## PROVIDED PASSAGE
— BEGIN —

The equivalent C++ code is as follows: (You can try it out here: http://ideone.com/w0u4lk)

long F(long n) {
	long F1 = 1;
 
	if(n==1) { return 3; }
	else {
		for(long i = 1; i <= n; i++) {
			long C = 0;
			// Note: the belore For loop only has one line
			for(long j = 1; j <= n-1; j++) { C = C+1; }
			// At the end of this for loop, C will be = (n-1)
			F1 = F1 * C;
		}
	}
	return F1;
}

It is clear that the inner for loop can be replaced by a single statement as follows:

long F(long n) {
	long F1 = 1;
 
	if(n==1) { return 3; }
	else {
		for(long i = 1; i <= n; i++)
			F1 = F1 * (n-1);
	}
	return F1;
}

And this calculates $(n-1)^n$

answered by Boss (20.7k points)

— END —

## CHALLENGE 1
Select every line of the entries that contains the string "left", matching case exactly.
The entries below are not related to the forum answer.

## RECORDS SHOWN
— BEGIN —

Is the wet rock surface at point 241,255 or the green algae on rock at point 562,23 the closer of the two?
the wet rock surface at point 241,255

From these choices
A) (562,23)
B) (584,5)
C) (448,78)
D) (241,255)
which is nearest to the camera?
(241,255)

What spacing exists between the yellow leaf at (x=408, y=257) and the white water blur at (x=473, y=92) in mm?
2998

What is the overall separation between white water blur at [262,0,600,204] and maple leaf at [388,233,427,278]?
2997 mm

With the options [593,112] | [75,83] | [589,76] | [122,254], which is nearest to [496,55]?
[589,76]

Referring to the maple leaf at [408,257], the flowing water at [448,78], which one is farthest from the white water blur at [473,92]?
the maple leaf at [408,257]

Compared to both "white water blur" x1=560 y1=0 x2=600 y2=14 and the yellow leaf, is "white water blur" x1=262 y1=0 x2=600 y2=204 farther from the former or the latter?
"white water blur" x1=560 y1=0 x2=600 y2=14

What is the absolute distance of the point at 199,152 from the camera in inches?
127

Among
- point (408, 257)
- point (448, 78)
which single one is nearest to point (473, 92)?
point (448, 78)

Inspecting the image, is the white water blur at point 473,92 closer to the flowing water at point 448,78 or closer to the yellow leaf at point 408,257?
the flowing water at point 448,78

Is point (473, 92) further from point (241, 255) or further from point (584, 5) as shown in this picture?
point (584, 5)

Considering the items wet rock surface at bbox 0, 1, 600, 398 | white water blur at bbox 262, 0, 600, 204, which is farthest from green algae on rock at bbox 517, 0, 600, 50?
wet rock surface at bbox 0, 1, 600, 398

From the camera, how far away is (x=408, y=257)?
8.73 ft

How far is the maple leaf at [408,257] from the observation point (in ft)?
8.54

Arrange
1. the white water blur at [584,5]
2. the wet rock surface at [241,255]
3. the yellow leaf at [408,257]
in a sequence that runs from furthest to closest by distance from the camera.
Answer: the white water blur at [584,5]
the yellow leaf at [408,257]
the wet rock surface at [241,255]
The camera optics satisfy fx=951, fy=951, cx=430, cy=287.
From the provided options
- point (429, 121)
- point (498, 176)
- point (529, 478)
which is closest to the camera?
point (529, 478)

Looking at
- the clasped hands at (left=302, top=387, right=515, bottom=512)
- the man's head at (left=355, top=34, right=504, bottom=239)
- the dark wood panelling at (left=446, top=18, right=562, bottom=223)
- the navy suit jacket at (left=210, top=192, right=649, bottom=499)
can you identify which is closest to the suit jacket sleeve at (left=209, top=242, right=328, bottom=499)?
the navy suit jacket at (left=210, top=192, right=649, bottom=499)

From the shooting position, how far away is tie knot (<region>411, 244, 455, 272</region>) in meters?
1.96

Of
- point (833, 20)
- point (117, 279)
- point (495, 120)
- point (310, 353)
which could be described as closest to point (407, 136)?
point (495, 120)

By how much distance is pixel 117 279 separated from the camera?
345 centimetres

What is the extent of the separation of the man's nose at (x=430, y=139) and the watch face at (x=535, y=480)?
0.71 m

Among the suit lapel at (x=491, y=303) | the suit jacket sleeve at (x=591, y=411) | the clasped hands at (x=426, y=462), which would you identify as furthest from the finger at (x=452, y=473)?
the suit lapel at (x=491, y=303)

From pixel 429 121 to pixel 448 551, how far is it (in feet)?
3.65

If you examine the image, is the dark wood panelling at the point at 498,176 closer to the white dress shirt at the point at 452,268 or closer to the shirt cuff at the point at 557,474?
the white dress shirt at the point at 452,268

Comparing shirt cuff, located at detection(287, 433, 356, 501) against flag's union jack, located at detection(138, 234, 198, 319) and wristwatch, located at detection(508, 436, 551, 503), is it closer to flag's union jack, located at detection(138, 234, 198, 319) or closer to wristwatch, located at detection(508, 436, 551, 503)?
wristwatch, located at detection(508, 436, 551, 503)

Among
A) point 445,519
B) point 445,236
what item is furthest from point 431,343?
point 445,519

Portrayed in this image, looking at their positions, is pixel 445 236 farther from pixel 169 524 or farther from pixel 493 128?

— END —

## CHALLENGE 2
In the forum answer's code, what value does F return when n equals 1?

## RESPONSE 1
- the clasped hands at (left=302, top=387, right=515, bottom=512)
- the man's head at (left=355, top=34, right=504, bottom=239)
- the dark wood panelling at (left=446, top=18, right=562, bottom=223)
- the navy suit jacket at (left=210, top=192, right=649, bottom=499)
can you identify which is closest to the suit jacket sleeve at (left=209, top=242, right=328, bottom=499)?
the navy suit jacket at (left=210, top=192, right=649, bottom=499)

## RESPONSE 2
3